The IATA calls for governments to rethink airline security.International Air Transport Association (IATA) director-general and CEO Giovanni Bisignani says airline and airport security is an “uncoordinated mess” that has cost more than $30 billion, much of it accruing to the airline industry`s IT bill.
The US government has imposed numerous restrictions on the global travel industry since the 11 September 2001 suicide airliner attacks on New York and Washington DC and, in many instances, made travellers and the broader travel industry pay in time and money for notional security.

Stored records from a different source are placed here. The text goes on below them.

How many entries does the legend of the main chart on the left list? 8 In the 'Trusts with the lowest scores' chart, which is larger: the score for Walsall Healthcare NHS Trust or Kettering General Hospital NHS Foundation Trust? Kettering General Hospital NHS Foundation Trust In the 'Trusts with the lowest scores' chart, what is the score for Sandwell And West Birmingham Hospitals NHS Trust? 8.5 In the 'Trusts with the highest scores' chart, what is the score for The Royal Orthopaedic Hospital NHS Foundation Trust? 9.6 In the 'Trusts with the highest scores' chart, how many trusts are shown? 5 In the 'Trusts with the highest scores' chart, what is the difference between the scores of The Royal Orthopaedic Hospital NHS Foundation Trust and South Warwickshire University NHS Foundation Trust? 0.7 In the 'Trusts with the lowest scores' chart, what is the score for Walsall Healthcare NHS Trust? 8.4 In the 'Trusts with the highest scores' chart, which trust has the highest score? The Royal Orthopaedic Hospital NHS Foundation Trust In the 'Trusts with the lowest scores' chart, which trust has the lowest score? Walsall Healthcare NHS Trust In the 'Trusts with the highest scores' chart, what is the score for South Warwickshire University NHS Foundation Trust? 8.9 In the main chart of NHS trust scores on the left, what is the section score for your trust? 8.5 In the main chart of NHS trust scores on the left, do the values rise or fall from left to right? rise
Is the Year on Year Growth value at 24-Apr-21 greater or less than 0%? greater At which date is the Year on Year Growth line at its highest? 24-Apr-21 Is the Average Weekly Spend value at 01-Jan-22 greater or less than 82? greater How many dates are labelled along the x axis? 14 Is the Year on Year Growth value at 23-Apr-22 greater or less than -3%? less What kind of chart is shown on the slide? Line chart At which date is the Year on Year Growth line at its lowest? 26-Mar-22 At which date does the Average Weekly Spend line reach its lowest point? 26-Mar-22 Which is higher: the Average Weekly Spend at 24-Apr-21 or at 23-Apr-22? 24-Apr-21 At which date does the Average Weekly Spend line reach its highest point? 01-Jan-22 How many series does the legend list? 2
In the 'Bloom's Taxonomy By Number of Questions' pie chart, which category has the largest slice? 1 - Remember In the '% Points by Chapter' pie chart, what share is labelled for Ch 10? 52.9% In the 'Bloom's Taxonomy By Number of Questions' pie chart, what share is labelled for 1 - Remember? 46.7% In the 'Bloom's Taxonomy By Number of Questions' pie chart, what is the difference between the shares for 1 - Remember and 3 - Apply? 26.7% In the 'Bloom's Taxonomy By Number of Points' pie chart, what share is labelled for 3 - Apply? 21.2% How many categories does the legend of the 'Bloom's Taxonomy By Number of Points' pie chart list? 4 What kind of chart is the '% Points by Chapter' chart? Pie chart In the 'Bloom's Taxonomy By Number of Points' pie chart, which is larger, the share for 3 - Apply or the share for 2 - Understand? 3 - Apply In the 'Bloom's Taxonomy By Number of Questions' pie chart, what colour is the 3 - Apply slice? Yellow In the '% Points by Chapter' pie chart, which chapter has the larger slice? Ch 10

“We are more secure than in 2001, but at what cost? Since 2001, airlines and their customers paid at least $30 billion in security,” Bisignani said at the Airline IT Society`s annual IT summit, in Belgium. “We get more frustration than value. Why? Because fear drives decisions, the infrastructure cannot cope, governments are not cooperating and nobody is taking leadership.”
He says passengers suffer a maze of duplication, bureaucracy and hassle; and snaking, slow-moving queues at airport security checkpoints have undone all the advantages of self-service, effectively moving the wait from the check-in counter to the checkpoint.
Bisignani says the trouble does not end there. Airlines suffer constant demands for reprogramming to deliver the same advanced passenger information (API), in other words the passenger manifest, data in different formats to government agencies often within the same department, the US Department of Homeland Security being the prime example.
“It costs $50 000 for each data element changed in an API message. In total, API costs the industry over $100 million every year,” Bisignani charges.
And it is about to get worse. The US now wants airlines to collect personal data from passengers leaving the US and it wants airlines – including SAA – to do so at their own cost. “The irresponsible US exit proposals will outsource more data collection to airlines,” said Bisignani.
“This time it`s fingerprints, and the potential cost is in the billions. We are aligned with governments in wanting an even more secure industry. But… it`s time to say BASTA! We need some common sense. The IATA-led Simplifying Passenger Travel project is a solution to make security effective, efficient and convenient. The technologies are not science fiction. Millimetre wave, backscatter and biometrics are available today. Already many governments issue biometric passports. Now they need to start using them!”
The IATA chief said the organisation is serious about security and wants to send a clear message to governments “to focus on risk management, use available technology effectively, take better advantage of intelligence, harmonise global standards and take responsibility for the bill.”